The goods news is Ontario casino gaming revenue-sharing agreements delivered more than double the money to 28 provincial municipalities in fiscal 2021-22 compared to the prior year.
Not as great is the fact the nearly $83 million total is about half the amount those communities received prior to the COVID-19 pandemic.
On Thursday, the Ontario Lottery and Gaming Association released the revenue-sharing figures for those communities that host major bricks-and-mortar casinos. In the fiscal year 2021-22, which ended March 31, the OLG delivered exactly $82,942,969, total, to host communities. That’s up 118% over the fiscal year 2020-21 when municipalities received some $38 million from the program. In each of the three fiscal years before that, host municipalities received around $161 million. That means the most recent total is off about 48% from pre-pandemic levels.
The payments to municipalities were:
- Fiscal 2016-17 — $146.3 million
- 2017-18 — $160.8 million
- 2018-19 — $160.8 million
- 2019-20 — $161 million
- 2020-21 — $38 million
- 2021-22 — $82.9 million
Why are host municipalities receiving less?
The reason Ontario municipalities are receiving about half of what they once did from the program is simple.
As an OLG press release explains, “The payments are based on a formula consistently applied across all gaming sites in Ontario using a graduated scale of gaming revenue at the hosted site.”
COVID-19 restrictions closed the province’s casinos from March-September 2020 and December 2020 to February 2021 (about 10 months). That’s why municipalities received only $38 million in fiscal 2020-21.
Casinos closed for four months from April 2021 to July in the most recent fiscal year. They also closed for about a month between January and February of 2022.
Revenue-sharing deals with Ontario municipalities only apply to land-based casinos. Operators in the new Ontario online casino market, which opened April 4, do not share revenue directly with municipalities. Instead, they are taxed and regulated by the province, with the revenue going into the government’s general coffers.
Program has returned more than $1.8 billion to communities
In a press release announcing the 2021-22 payments to municipalities, Minister of Finance Peter Bethlenfalvy said:
“Municipality Contribution Agreements are an important source of funding for municipalities. And (they) help deliver critical services that the people of Ontario enjoy. Land-based casinos create good, local jobs and play an important role in supporting in our economy, and the government will always support a strong and vibrant gaming sector in Ontario.”

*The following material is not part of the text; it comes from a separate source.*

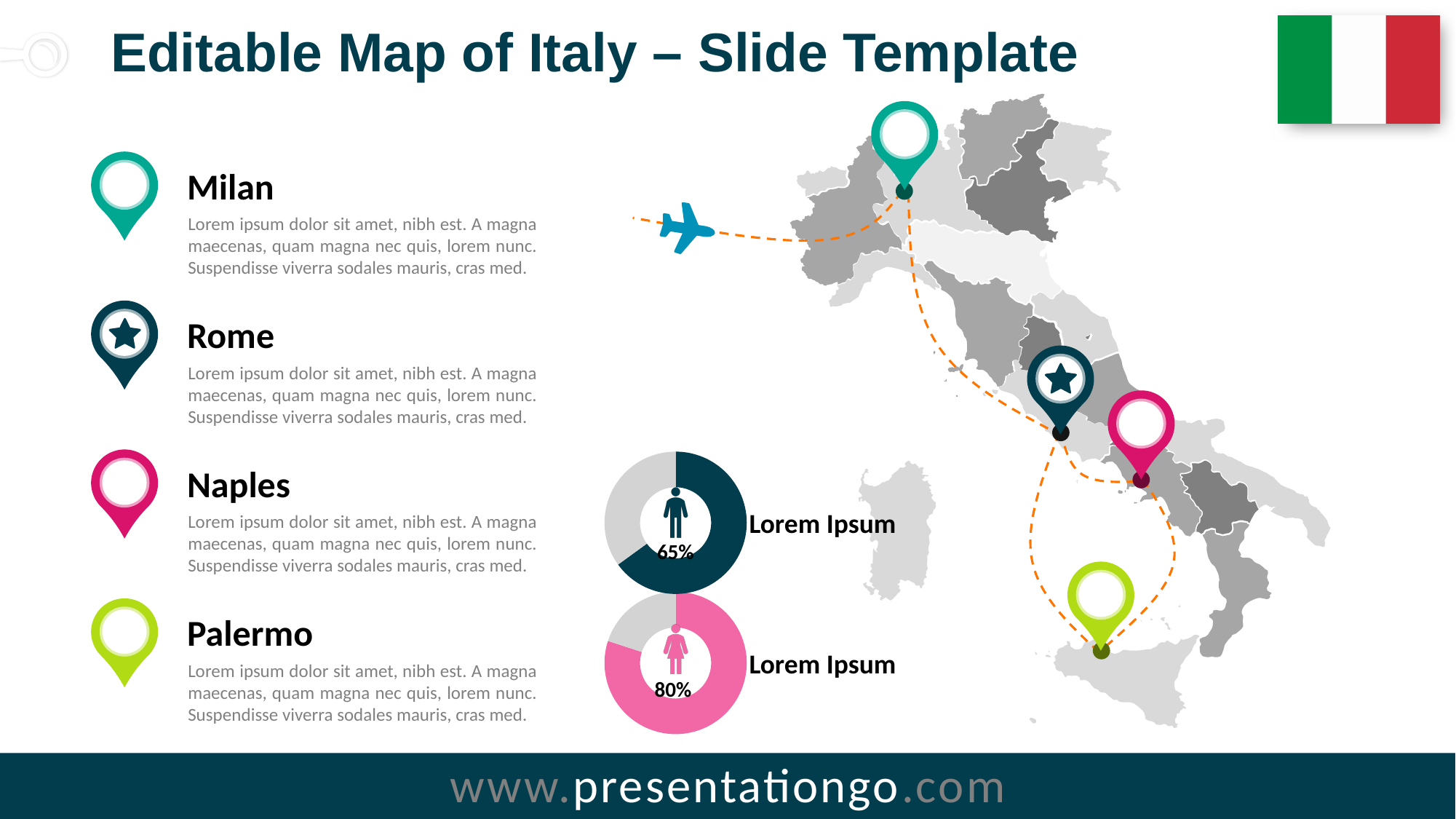
In the lower donut chart with the female figure icon, what percentage is shown? 80% In the lower donut chart with the female icon, what share of the ring is left unfilled (grey)? 20% In the upper donut chart with the male figure icon, what percentage is shown? 65% What label text appears to the right of each donut chart? Lorem Ipsum How many donut charts are shown on the slide? 2 What is the difference between the percentage in the lower donut chart (female icon) and the upper donut chart (male icon)? 15 percentage points What kind of chart is used to display the 65% and 80% values on the slide? Donut (pie) chart What colour is the filled portion of the lower donut chart with the female icon? Pink Which donut chart shows the larger percentage, the upper one with the male icon or the lower one with the female icon? The lower one with the female icon Is the value shown in the upper donut chart with the male icon greater or less than 50%? greater In the upper donut chart with the male icon, what share of the ring is left unfilled (grey)? 35%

The release also said, “Service providers have invested an estimated $1.8 billion in private sector capital development across the province. Since 2017, five (5) new casinos, including Cascades Casino North Bay, have been built in Ontario and a number of other casinos have also been recently enhanced and/or expanded.”
Over the life of the revenue-sharing program, the OLG reports host communities have received more than $1.8 billion in non-tax gaming revenue.